WHAT TO WORK ON: Put the lines of the items below, starting at the line that contains "From the capture point, how" and ending at the line that contains "394 centimetres", into a numbered list with the blank lines left out.

Scene question records:
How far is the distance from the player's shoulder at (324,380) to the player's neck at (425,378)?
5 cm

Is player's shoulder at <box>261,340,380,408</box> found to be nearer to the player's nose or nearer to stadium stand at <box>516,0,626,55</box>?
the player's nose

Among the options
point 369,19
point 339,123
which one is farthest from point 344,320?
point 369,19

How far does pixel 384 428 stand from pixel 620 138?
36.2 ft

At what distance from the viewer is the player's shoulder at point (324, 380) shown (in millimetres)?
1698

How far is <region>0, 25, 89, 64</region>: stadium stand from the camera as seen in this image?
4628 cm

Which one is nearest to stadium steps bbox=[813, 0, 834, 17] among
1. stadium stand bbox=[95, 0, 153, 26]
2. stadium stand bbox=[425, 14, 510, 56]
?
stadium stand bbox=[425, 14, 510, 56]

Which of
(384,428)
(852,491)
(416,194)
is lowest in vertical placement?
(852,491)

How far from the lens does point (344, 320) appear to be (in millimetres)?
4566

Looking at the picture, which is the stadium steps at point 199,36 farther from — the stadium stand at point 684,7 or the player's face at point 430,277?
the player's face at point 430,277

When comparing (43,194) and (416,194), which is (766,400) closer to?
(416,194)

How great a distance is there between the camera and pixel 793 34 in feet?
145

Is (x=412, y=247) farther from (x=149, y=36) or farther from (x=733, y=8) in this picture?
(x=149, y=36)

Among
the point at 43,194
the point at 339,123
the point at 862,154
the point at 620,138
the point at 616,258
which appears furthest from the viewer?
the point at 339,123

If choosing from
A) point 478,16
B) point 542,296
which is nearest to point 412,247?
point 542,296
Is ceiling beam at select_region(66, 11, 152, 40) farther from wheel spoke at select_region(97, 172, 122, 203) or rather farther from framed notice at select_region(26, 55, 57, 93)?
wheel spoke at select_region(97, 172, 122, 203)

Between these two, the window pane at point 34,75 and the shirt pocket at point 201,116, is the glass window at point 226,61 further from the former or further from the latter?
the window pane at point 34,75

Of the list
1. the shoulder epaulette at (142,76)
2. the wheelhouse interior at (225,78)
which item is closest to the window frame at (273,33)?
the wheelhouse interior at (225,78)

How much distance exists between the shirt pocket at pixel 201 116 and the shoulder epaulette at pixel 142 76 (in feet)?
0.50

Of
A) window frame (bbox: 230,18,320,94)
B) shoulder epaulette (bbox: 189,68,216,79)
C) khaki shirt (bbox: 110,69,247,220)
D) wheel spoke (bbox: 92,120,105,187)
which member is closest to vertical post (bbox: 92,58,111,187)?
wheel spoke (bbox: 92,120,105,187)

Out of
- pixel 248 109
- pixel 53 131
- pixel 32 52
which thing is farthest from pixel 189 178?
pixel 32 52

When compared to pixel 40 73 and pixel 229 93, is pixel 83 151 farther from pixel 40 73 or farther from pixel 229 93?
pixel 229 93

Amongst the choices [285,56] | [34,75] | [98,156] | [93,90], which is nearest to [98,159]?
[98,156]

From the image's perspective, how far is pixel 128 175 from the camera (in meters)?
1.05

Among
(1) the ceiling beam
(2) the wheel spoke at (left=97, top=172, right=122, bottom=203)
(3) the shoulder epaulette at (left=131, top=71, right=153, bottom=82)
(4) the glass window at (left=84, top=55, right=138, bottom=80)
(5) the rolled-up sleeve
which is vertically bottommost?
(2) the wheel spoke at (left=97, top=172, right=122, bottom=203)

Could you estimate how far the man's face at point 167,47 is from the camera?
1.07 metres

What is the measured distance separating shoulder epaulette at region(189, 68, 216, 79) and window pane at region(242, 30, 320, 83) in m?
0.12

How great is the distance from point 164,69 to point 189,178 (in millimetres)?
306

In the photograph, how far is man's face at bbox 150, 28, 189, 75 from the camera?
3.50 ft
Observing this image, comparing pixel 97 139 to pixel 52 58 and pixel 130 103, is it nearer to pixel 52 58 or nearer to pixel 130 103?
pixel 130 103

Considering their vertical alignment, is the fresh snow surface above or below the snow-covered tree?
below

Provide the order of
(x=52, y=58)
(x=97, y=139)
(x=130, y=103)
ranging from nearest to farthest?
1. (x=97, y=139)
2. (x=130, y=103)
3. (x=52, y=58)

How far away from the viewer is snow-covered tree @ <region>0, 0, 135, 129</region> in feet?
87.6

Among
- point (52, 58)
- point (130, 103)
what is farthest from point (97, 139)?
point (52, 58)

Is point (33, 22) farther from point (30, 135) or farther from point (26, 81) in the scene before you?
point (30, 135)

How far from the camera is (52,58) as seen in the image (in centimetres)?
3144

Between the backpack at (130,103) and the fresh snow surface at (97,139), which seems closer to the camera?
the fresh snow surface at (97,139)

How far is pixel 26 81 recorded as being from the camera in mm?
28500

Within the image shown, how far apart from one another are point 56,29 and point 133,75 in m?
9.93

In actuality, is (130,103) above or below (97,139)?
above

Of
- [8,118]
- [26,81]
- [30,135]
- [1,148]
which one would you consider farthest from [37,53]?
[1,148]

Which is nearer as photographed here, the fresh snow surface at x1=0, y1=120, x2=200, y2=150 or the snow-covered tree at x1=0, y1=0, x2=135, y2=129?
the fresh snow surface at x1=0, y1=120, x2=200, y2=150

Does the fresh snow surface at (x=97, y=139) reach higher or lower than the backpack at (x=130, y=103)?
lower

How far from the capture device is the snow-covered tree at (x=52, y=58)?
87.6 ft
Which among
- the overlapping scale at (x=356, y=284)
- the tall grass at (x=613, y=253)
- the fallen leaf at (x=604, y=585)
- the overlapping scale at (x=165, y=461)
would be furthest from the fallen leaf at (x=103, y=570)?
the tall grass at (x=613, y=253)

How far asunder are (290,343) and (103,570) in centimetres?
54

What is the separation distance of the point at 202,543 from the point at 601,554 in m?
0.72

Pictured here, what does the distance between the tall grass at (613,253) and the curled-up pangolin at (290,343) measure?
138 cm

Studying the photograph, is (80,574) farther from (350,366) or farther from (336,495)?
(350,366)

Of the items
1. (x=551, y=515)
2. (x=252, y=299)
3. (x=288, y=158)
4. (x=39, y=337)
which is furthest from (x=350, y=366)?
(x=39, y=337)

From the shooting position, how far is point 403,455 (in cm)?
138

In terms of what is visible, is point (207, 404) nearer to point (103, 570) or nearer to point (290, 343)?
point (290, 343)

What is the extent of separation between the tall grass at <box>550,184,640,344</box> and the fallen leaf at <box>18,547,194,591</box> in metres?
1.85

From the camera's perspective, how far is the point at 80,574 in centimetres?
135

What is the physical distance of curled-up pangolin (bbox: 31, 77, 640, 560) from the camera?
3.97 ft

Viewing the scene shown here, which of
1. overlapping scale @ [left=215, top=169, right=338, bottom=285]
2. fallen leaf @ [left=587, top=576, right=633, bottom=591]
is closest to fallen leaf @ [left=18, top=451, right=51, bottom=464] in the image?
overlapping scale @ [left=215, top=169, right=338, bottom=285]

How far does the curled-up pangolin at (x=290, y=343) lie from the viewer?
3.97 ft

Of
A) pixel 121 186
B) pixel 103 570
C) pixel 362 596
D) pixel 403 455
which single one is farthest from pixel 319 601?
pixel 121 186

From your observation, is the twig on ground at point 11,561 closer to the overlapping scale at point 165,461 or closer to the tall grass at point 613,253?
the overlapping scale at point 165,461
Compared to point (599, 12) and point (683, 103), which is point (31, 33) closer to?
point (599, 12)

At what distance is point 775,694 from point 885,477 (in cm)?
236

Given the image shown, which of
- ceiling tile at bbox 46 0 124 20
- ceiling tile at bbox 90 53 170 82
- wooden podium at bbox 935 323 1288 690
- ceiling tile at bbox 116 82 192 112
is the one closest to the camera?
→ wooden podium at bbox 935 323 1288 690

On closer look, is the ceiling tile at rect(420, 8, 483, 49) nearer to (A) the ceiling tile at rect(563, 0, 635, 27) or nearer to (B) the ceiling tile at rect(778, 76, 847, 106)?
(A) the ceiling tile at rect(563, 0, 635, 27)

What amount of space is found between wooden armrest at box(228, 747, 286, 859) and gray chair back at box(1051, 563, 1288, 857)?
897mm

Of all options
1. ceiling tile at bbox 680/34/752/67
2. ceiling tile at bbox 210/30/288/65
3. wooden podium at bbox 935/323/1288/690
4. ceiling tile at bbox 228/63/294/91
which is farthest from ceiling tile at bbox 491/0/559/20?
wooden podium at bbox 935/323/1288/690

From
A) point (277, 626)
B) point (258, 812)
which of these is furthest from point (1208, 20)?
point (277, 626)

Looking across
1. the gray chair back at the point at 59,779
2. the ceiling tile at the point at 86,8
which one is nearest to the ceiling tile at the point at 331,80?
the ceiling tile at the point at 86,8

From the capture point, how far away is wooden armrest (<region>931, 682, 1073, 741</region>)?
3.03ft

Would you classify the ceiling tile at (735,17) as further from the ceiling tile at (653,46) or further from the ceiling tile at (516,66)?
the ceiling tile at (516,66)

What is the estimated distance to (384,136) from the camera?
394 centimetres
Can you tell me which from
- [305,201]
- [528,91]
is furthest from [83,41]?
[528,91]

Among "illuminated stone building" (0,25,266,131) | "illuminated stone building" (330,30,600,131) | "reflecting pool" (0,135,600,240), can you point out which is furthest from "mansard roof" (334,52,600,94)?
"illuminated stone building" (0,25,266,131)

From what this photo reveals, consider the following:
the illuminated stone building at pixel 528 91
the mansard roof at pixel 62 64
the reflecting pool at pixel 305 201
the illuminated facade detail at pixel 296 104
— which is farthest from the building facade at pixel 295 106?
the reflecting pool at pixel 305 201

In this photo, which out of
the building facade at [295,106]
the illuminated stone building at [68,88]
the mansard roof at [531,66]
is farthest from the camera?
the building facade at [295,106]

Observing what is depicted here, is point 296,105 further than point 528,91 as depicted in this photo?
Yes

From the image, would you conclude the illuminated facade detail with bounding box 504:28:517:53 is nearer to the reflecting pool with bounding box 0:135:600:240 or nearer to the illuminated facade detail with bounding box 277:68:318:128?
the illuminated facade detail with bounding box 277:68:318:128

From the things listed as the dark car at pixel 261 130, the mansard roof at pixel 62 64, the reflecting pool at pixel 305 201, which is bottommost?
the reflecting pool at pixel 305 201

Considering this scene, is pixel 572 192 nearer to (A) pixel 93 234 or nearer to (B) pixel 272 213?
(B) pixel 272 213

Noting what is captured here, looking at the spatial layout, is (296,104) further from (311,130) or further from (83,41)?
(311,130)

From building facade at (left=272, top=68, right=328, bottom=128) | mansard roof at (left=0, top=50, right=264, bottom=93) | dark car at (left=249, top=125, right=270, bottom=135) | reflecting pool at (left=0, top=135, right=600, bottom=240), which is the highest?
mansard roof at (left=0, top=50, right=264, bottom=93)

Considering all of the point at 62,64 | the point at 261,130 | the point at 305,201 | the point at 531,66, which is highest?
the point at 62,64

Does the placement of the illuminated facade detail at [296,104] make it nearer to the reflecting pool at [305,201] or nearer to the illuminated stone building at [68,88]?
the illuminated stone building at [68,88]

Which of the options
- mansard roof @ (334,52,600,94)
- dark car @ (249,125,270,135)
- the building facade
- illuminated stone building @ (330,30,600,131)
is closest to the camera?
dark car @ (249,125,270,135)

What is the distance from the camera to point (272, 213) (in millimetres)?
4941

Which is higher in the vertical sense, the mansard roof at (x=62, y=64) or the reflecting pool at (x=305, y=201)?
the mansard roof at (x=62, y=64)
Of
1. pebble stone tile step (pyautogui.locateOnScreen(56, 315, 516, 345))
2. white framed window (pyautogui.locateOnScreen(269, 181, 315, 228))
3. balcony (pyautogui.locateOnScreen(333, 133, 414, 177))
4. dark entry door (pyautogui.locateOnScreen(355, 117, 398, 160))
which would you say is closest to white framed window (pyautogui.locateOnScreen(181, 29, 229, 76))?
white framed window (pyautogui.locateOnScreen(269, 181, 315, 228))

OUTPUT BELOW:
1. From the capture point, how far away is wooden armrest (<region>931, 682, 1073, 741</region>)?
2. 3.03ft
3. Would you classify the ceiling tile at (735,17) as further from the ceiling tile at (653,46) or further from the ceiling tile at (516,66)?
4. the ceiling tile at (516,66)
5. What is the estimated distance to (384,136) from the camera?
6. 394 centimetres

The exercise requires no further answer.